We drove out to beautiful Tybee Island yesterday, and while there’s a lot to be said about that on a variety of topics, one thing really struck me funny on the trip.
Around exit 212 heading out of Atlanta, I noticed a series of billboards. Billboards advertising a liquor store.
These billboards didn’t do anything unusual as far as billboards go. In fact, they couldn’t have been more straightforward. “Liquor Store, exit 212,” they advertised. “Liquor Store, just ahead,” they proclaimed. “Liquor Store, just two miles” they slavered.
No suggestive pictures of women. No mouth-porn of frosty beers or bottles dripping with icy condensation. No clever wordplay.
The unique thing was, there were ten of these billboards. (That I counted.)
Ten is a lot, and it’s doubly a lot when they occur within a space of about five miles, and when their sheer number and volume overpowers every other ad in the area. Ten is enough for me to think, that’s a heck of a lot of billboards, maybe I should count them. Ten is enough to make you wonder if you’ve driven out of the universe you know and into an alternate reality wherein instead of a series of fast-food restaurants and dubious tourist attractions and real-estate salespersons, the only thing a town has to offer is a liquor store.
Needless to say, by the time we got to exit 212, the only thing on my mind was this liquor store. How big was it? Did they offer fancy specials, like a free beer cozy with purchase of a carton of imported tequila (worm included)?
But we didn’t go.
Because, really, is one liquor store not, more or less, like another? And even if one store really is unique, is it worth making a special stop for? And even if it is worth making a special stop for, am I really going to make that stop when I have my kids and family with me in the car? Of course not. But the fact is, I wasn’t going to stop even if I was driving by myself. Because a liquor store is one of those need-based excursions (and yeah, I’m not going to get into the complications of saying “need-based” when alcohol is clearly not a need of any sort).

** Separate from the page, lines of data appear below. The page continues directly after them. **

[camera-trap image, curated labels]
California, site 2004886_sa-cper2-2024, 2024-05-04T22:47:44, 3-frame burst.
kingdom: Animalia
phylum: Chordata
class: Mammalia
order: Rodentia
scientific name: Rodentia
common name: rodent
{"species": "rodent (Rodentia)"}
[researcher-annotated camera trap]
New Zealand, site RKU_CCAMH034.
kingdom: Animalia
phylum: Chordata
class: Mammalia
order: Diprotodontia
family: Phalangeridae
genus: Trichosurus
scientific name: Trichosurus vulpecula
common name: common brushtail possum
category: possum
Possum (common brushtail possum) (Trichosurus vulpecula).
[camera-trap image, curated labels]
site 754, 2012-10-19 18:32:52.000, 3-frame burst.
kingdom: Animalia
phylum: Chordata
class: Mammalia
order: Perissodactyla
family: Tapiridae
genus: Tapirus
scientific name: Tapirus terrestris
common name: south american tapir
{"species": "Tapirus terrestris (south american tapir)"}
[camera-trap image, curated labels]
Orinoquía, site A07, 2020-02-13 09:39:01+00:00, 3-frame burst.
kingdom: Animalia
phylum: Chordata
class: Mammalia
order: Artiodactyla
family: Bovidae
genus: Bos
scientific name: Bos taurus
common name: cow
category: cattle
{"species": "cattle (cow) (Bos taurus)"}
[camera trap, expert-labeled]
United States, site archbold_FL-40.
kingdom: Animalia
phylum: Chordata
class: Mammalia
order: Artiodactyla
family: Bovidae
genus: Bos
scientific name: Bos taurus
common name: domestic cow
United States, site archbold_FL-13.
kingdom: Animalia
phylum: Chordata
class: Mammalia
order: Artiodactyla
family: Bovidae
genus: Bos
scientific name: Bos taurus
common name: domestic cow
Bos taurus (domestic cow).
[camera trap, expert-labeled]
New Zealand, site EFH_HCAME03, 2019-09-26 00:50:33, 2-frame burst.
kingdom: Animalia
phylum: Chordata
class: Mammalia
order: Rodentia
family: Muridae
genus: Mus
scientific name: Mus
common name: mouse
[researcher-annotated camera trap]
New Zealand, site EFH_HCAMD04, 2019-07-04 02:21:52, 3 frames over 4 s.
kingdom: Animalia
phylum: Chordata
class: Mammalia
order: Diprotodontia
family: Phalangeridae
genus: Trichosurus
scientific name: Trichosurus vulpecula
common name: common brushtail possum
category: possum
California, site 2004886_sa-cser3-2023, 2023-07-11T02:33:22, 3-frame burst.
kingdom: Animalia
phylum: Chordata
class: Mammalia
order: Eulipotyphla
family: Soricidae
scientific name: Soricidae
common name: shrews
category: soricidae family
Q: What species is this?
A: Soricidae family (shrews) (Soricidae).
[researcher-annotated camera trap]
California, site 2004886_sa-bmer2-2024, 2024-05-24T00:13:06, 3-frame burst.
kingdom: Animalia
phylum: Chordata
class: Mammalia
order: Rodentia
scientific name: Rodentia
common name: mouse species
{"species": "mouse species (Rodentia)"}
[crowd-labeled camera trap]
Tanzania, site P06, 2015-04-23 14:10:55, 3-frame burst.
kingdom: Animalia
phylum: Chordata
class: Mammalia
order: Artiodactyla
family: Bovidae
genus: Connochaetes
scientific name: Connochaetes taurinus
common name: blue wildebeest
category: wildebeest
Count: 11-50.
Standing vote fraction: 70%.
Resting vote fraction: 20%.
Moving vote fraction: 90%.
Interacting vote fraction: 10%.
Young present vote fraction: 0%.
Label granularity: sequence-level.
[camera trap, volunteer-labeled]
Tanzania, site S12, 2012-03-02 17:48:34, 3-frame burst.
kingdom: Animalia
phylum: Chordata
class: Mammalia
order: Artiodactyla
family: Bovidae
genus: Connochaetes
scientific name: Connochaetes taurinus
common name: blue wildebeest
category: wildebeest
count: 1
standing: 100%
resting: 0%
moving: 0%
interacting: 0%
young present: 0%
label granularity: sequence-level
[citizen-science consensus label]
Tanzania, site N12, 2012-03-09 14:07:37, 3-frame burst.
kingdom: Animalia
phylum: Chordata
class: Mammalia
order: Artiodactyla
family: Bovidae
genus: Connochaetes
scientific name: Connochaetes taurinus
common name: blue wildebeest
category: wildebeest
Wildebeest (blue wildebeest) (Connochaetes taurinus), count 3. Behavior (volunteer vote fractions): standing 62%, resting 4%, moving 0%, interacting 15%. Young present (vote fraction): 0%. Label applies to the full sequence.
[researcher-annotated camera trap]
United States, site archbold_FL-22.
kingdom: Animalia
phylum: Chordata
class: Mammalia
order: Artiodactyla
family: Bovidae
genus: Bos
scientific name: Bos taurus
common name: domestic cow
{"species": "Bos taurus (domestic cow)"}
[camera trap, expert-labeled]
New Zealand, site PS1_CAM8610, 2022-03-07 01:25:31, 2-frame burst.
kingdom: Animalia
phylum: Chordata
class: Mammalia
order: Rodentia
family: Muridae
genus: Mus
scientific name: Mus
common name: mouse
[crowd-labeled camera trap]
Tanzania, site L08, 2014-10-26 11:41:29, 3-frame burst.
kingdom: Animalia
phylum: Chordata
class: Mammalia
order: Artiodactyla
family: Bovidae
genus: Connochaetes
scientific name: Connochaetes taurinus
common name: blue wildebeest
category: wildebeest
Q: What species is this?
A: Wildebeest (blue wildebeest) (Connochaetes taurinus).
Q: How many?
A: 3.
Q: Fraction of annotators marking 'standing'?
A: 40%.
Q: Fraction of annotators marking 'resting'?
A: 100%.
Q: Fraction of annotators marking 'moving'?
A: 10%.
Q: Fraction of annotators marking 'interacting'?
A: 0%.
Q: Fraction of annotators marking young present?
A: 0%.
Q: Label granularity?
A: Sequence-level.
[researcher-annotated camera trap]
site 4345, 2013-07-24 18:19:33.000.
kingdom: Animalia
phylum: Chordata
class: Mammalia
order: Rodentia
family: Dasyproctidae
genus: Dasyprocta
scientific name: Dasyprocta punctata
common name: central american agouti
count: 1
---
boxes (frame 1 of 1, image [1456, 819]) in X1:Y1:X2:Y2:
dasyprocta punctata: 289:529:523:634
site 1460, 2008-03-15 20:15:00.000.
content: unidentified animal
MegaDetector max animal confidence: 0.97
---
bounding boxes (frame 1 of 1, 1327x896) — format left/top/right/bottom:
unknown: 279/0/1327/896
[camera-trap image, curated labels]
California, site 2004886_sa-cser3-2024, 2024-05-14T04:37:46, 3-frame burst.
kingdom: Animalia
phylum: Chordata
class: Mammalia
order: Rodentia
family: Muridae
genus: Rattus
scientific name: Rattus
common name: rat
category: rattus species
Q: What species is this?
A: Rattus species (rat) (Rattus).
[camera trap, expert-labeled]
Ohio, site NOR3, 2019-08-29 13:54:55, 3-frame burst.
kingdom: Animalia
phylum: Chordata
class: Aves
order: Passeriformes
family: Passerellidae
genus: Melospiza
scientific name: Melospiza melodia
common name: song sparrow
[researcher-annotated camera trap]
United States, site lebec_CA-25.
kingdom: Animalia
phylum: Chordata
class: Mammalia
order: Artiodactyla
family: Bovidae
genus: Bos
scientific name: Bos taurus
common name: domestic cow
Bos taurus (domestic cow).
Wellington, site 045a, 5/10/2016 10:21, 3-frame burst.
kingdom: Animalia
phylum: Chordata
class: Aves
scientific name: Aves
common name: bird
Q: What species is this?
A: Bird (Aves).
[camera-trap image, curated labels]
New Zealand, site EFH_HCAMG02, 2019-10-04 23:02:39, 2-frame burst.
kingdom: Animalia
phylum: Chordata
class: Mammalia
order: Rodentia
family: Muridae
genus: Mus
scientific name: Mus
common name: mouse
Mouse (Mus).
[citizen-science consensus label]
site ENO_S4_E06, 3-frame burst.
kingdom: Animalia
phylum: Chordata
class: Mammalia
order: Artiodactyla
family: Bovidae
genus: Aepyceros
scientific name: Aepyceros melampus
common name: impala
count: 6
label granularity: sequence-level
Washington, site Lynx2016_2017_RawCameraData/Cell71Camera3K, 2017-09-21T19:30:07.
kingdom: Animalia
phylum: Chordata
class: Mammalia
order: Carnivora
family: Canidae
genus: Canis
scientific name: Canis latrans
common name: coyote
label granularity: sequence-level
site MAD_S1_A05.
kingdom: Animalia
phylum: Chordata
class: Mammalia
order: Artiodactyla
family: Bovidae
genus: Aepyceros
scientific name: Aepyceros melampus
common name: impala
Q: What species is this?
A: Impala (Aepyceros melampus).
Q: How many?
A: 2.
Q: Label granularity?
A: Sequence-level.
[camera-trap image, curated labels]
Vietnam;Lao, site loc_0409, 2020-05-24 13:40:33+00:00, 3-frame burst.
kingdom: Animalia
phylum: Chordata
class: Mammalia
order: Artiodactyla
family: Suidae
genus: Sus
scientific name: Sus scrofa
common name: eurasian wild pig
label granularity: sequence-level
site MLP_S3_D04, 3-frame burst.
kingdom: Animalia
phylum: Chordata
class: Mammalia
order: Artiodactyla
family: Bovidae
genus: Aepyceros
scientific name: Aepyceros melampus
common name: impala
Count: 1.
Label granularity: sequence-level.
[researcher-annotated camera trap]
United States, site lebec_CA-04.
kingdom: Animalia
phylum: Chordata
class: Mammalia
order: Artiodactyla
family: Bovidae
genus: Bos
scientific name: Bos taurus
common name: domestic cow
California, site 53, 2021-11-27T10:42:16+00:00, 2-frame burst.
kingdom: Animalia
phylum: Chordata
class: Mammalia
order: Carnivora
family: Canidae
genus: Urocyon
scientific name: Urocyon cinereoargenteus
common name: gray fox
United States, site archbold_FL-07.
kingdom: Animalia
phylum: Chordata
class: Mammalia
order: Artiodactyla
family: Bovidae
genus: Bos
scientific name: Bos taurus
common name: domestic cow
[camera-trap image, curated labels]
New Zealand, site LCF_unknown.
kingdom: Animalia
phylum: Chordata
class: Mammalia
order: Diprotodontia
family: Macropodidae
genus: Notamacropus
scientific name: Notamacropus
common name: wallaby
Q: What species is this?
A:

You need booze, you go to the store. Nobody goes to the liquor store to schmooze around and shoot the breeze.
Do they?
So it left me wondering. Billboard space on I-75 is not cheap; investing in even a single billboard is a pretty major expenditure, especially for a locally-owned business. Ten (or more) billboards is obviously even more of an investment.
So how much revenue does a billboard for a liquor store generate?
How much revenue do ten billboards generate?
How does the owner of a business make the decision to buy out ten billboards, rather than, say, five? Or seven? Or two?
All that repetition definitely made their store the focus of my thinking, but it didn’t make me pull over and visit, which is ostensibly the purpose of a billboard.
I couldn’t help but wonder whether all those ads — or at least nine of them — were totally misplaced.
And that got me thinking about writing, though I can’t really answer my own question in any useful way today, because I’m a little too sun-baked to really noodle on this stuff (all I can do is idly muse, my thoughts drifting this way and that like a lazy ocean breeze, not unlike the one drifting past our balcony at the moment).
How much can you repeat yourself before you turn an audience off?